* _ESTRATTO DELLA PAGINA_:

"""

24-11-2018 ore 10:30 | Politica - Crema
di Andrea Galvani

Crema. Scrp, dagli otto sindaci dimissionari sono arrivate la diffida e la messa in mora

La banda degli otto dimissionari da Scrp torna alla carica. Nella conferenza stampa al Gallery hanno evidenziato una serie di contraddizioni e saziato “l’esigenza di rendere edotti i nostri cittadini sullo stato dell’arte della vicenda inerente il recesso esercitato dai nostri comuni” dalla società cremasca reti e patrimonio. Il tutto ad una settimana dalla ratifica della liquidazione da parte del consiglio comunale di Crema (qui il dettaglio). I sindaci sono: Gabriele Gallina (Soncino), Antonio Grassi (Casale Cremasco), Rosolino Bertoni (Palazzo Pignano), Attilio Polla (Romanengo), Nicola Marani (Salvirola), Angelo Barbati (Trescore Cremasco), Luca Cristiani (Casaletto di Sopra) e Marco Arcari (Ticengo).

"""

* _COMPITI DA SVOLGERE_:
1. Indica se ciascuna affermazione concorda con l'articolo su Scrp, rispondendo sì o no e citando le parole decisive: (a) la conferenza stampa si è svolta al Gallery; (b) i sindaci dimissionari sono sette; (c) il consiglio comunale di Crema ha ratificato la liquidazione un mese prima della conferenza.
2. Trascrivi parola per parola il passo dell'articolo su Scrp che va da «24-11-2018 ore 10:30» a «Marco Arcari (Ticengo).».

* _DATI FORNITI_:
"""

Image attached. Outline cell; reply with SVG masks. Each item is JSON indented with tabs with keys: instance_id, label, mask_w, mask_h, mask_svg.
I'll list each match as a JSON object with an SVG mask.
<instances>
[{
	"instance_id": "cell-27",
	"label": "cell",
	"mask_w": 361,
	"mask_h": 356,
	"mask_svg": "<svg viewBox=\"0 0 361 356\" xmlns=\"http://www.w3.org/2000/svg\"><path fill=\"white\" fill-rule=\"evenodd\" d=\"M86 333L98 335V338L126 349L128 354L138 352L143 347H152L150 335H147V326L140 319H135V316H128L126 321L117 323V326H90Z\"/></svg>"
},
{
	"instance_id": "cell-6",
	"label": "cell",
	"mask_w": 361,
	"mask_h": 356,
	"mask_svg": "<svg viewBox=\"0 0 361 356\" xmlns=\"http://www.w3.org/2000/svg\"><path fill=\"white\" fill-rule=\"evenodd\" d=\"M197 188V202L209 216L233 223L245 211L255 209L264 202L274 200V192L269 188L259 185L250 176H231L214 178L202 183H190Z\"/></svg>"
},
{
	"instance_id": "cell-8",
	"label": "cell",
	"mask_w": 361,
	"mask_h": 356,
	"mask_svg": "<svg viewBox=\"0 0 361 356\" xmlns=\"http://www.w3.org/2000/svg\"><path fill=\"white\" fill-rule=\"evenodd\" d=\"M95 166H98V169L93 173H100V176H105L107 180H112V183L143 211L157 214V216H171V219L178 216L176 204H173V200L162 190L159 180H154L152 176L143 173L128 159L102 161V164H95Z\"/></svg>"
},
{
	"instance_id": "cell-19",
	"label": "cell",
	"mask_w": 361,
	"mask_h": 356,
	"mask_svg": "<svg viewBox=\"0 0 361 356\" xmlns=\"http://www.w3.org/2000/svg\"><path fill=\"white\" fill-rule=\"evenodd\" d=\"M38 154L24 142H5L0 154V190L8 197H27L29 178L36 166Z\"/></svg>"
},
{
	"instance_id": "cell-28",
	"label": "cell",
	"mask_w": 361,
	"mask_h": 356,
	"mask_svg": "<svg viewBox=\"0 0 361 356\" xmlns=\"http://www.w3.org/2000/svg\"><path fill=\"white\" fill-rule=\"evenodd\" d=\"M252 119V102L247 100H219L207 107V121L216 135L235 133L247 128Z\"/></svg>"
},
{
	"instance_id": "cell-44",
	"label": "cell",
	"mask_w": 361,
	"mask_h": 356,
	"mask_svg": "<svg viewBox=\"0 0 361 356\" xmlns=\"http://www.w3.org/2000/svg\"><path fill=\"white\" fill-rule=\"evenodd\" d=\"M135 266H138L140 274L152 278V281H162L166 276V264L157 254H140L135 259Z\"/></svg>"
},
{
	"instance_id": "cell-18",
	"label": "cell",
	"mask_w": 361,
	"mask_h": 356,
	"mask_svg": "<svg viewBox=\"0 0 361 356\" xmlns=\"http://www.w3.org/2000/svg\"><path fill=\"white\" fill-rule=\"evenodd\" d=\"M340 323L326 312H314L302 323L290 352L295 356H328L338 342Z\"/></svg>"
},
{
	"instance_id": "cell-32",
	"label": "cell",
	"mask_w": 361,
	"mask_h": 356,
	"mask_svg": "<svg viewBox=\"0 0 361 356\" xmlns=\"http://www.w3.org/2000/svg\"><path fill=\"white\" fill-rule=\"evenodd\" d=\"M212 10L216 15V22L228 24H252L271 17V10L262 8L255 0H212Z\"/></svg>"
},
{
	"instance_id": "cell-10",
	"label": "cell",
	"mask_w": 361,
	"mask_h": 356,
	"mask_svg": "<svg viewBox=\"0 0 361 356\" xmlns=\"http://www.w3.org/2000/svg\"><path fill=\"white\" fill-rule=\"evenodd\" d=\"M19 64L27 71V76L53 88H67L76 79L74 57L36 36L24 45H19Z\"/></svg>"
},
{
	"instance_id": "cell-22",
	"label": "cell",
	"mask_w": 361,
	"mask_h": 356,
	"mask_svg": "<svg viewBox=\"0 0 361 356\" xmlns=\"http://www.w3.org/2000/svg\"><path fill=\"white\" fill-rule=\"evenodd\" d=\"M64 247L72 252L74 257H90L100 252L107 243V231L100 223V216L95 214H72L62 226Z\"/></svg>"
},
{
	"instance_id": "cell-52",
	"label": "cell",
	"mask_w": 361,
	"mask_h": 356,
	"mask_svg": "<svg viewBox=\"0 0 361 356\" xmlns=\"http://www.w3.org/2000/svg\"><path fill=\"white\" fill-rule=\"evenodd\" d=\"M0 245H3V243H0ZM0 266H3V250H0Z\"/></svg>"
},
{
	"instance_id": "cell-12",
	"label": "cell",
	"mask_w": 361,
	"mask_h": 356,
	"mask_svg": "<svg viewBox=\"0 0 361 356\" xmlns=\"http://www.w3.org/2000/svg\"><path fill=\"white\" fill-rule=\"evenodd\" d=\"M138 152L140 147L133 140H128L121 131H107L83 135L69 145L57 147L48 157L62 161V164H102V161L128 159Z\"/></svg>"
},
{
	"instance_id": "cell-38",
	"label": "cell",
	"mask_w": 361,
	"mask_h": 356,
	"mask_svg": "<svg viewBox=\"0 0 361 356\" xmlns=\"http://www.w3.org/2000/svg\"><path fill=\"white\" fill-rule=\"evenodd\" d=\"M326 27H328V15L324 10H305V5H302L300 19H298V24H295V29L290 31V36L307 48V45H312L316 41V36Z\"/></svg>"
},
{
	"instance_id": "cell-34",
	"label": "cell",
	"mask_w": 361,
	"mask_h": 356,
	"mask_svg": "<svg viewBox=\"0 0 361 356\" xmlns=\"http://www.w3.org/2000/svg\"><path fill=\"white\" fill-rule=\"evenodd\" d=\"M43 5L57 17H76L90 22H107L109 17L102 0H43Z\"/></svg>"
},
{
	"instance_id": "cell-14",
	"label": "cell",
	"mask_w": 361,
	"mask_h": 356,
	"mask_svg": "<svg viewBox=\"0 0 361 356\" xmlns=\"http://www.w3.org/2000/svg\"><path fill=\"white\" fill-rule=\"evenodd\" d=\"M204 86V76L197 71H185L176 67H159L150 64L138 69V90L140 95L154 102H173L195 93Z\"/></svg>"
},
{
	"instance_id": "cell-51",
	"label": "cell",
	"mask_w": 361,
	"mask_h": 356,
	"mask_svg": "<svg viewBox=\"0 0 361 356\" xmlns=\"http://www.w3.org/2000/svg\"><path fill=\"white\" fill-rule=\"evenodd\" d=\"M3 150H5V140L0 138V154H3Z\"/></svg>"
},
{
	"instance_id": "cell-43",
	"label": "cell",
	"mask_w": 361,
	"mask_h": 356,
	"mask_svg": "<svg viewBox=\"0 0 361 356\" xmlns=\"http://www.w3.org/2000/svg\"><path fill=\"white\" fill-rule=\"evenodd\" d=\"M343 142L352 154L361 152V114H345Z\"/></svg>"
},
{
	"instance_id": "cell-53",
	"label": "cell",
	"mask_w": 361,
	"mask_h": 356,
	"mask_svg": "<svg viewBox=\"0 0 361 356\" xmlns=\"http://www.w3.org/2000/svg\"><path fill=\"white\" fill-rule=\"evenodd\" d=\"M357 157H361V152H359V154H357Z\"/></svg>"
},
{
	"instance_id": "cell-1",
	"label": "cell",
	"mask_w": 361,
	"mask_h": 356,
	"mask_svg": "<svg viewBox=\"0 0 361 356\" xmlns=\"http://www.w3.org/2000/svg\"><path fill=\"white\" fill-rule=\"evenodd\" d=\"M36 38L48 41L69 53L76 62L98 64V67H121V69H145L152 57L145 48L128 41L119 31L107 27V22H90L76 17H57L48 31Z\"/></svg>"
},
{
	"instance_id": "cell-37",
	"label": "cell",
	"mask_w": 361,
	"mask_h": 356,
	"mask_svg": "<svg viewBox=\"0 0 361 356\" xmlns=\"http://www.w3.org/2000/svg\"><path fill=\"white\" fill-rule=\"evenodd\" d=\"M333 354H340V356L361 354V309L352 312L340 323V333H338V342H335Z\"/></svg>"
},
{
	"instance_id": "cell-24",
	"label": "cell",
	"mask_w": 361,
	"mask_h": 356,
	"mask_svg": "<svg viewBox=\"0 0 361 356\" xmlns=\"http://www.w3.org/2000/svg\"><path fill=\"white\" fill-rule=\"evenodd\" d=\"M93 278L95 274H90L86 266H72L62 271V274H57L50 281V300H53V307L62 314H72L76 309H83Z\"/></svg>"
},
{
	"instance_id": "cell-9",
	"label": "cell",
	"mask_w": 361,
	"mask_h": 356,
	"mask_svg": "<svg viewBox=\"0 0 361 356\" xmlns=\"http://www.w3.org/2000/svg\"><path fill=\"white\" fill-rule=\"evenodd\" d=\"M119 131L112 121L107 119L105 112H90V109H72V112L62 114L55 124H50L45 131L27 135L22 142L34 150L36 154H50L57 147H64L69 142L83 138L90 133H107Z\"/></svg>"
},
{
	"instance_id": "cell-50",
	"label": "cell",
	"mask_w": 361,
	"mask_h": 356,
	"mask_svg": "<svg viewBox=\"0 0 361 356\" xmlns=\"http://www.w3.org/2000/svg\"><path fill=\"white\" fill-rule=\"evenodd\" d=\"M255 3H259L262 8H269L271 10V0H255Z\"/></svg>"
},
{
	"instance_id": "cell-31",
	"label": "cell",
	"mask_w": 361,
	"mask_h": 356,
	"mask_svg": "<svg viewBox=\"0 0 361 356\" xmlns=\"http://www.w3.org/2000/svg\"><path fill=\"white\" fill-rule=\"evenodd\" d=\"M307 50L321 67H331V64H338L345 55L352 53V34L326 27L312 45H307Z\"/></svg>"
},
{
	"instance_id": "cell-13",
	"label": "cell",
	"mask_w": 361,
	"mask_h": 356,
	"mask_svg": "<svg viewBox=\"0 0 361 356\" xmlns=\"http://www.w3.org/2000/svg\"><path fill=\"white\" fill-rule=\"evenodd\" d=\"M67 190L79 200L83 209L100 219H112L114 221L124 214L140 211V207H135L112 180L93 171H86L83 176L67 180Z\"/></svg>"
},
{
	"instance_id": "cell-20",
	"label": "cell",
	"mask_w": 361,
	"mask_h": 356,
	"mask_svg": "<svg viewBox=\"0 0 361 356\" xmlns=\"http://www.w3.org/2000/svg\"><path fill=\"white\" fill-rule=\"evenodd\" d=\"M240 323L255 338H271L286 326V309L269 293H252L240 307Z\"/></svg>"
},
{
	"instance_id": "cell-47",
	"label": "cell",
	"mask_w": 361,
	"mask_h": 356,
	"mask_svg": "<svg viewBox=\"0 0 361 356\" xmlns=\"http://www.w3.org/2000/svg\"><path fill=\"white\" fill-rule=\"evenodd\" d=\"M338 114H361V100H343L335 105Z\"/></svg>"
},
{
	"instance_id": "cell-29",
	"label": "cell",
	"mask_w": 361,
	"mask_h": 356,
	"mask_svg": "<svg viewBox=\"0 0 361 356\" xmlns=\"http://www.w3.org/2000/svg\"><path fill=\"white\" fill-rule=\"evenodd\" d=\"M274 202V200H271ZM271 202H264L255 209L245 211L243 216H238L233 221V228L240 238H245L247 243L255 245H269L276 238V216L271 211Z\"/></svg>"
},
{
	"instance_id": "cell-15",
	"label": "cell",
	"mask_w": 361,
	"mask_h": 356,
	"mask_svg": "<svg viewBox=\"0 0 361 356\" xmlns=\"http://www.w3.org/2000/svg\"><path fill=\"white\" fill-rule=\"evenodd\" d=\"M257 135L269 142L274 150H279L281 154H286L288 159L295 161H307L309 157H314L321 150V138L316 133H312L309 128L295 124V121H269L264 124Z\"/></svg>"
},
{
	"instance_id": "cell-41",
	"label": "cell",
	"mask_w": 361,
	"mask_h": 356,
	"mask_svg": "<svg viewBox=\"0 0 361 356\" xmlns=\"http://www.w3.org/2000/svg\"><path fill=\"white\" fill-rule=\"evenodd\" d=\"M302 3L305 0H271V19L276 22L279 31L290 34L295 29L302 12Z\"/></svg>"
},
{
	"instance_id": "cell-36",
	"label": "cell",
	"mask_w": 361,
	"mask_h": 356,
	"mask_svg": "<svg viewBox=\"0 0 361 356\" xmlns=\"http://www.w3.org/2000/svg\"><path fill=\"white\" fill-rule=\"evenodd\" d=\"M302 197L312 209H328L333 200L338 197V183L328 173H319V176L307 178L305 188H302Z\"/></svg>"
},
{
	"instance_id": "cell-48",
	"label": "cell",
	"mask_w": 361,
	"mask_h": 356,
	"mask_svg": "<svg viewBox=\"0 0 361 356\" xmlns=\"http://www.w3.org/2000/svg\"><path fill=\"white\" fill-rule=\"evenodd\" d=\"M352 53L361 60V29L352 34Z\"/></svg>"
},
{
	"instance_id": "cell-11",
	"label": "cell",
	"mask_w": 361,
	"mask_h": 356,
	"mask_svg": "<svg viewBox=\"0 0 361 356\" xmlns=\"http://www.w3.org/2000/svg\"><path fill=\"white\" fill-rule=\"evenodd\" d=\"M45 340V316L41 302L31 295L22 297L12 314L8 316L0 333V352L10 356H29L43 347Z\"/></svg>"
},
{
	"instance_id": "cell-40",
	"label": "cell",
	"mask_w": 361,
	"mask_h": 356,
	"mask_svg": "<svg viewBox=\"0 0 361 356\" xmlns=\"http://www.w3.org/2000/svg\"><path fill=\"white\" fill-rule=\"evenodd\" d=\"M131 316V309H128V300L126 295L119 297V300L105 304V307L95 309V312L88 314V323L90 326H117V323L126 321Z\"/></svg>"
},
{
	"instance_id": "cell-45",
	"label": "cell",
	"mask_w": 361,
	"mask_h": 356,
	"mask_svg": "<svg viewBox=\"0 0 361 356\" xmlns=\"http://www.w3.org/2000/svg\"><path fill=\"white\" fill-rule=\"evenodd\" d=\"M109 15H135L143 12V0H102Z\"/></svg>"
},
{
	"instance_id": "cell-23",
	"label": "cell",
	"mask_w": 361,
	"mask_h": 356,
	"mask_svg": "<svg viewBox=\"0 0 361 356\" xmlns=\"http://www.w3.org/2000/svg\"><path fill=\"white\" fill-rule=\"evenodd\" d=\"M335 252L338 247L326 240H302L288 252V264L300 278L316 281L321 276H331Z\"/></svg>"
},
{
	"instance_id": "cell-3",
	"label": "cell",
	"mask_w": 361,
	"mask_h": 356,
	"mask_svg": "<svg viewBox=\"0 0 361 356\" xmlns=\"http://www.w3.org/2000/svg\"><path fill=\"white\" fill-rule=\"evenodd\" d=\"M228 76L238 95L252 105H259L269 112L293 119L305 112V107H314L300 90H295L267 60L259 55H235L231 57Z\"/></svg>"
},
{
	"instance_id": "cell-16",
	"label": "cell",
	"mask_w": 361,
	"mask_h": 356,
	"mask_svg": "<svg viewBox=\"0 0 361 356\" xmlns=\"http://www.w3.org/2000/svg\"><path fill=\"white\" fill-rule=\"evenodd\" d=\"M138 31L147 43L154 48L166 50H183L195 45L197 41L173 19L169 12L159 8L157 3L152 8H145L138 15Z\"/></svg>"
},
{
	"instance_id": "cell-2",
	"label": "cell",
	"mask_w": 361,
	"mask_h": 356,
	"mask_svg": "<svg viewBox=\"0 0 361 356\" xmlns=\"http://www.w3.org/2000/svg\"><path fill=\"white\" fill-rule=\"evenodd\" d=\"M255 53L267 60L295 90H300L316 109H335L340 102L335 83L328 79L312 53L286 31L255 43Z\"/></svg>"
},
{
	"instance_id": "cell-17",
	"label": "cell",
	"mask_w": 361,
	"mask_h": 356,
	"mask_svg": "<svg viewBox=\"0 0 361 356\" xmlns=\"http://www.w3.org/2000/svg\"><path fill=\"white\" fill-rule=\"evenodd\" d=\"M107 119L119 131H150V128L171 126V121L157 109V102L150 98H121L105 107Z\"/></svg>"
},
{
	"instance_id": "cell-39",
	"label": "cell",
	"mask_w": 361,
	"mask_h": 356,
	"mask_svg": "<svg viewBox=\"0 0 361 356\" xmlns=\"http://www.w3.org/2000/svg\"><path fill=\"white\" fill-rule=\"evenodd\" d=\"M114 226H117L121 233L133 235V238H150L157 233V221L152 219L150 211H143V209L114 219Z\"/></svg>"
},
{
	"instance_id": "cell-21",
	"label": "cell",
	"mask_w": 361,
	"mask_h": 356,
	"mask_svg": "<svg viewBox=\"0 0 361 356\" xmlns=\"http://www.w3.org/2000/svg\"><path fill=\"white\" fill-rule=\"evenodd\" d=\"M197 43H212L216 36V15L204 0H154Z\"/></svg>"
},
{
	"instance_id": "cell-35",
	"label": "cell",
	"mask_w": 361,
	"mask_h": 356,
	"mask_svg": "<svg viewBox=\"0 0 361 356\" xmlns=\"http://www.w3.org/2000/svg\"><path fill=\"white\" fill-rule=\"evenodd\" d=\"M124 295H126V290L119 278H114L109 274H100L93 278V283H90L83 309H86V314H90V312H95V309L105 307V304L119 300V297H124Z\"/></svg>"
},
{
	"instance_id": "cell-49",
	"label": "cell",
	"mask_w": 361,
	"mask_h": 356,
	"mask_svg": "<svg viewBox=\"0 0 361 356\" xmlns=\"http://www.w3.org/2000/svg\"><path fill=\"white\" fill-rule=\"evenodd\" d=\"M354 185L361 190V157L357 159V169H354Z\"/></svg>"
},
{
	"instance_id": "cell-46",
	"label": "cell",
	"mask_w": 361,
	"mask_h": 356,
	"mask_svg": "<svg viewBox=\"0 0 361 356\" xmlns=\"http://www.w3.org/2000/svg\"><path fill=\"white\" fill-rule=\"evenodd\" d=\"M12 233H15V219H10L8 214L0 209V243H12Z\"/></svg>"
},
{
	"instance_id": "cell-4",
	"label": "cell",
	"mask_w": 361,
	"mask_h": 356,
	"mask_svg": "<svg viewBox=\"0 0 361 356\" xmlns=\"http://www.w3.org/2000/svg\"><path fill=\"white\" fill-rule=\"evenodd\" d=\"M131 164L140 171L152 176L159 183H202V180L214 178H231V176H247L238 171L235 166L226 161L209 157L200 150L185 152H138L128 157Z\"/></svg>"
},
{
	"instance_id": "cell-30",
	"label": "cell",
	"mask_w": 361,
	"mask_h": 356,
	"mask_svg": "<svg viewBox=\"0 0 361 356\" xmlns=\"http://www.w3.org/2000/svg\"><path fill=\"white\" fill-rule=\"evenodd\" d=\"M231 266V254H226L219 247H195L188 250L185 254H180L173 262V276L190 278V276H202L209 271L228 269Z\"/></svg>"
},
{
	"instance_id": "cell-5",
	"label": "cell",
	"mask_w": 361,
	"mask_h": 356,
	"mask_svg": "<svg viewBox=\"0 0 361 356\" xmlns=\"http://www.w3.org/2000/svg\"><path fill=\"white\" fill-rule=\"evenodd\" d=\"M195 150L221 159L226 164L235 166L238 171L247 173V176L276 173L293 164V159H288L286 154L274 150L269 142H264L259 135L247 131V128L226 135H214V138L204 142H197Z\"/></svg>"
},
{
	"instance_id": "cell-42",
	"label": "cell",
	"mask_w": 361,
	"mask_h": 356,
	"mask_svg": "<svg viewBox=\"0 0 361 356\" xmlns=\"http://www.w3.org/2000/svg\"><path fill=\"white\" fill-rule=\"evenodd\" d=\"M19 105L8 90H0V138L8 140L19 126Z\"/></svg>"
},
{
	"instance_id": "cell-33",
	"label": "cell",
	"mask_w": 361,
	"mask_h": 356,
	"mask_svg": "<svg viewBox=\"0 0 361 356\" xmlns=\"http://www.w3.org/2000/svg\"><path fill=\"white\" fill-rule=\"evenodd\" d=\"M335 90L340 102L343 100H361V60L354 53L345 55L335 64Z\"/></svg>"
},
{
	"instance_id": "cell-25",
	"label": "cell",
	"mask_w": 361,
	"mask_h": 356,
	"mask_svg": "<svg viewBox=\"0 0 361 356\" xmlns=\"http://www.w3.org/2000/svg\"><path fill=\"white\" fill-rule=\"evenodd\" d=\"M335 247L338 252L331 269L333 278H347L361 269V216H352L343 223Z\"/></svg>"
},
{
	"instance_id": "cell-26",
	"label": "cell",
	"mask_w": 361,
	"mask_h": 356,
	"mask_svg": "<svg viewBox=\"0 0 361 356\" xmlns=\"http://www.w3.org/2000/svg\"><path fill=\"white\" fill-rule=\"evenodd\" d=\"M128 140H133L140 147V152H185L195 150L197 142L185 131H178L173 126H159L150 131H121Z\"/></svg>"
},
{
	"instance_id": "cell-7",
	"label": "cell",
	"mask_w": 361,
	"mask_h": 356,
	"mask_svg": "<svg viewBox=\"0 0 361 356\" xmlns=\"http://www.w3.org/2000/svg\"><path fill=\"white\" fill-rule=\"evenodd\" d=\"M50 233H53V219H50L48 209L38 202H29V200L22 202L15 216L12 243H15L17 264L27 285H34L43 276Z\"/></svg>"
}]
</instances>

"""

* _RISULTATI DEI COMPITI_:
1.
(a) Sì: «Nella conferenza stampa al Gallery».
(b) No: «La banda degli otto dimissionari da Scrp torna alla carica».
(c) No: «Il tutto ad una settimana dalla ratifica della liquidazione da parte del consiglio comunale di Crema».

2.
24-11-2018 ore 10:30 | Politica - Crema
di Andrea Galvani

Crema. Scrp, dagli otto sindaci dimissionari sono arrivate la diffida e la messa in mora

La banda degli otto dimissionari da Scrp torna alla carica. Nella conferenza stampa al Gallery hanno evidenziato una serie di contraddizioni e saziato “l’esigenza di rendere edotti i nostri cittadini sullo stato dell’arte della vicenda inerente il recesso esercitato dai nostri comuni” dalla società cremasca reti e patrimonio. Il tutto ad una settimana dalla ratifica della liquidazione da parte del consiglio comunale di Crema (qui il dettaglio). I sindaci sono: Gabriele Gallina (Soncino), Antonio Grassi (Casale Cremasco), Rosolino Bertoni (Palazzo Pignano), Attilio Polla (Romanengo), Nicola Marani (Salvirola), Angelo Barbati (Trescore Cremasco), Luca Cristiani (Casaletto di Sopra) e Marco Arcari (Ticengo).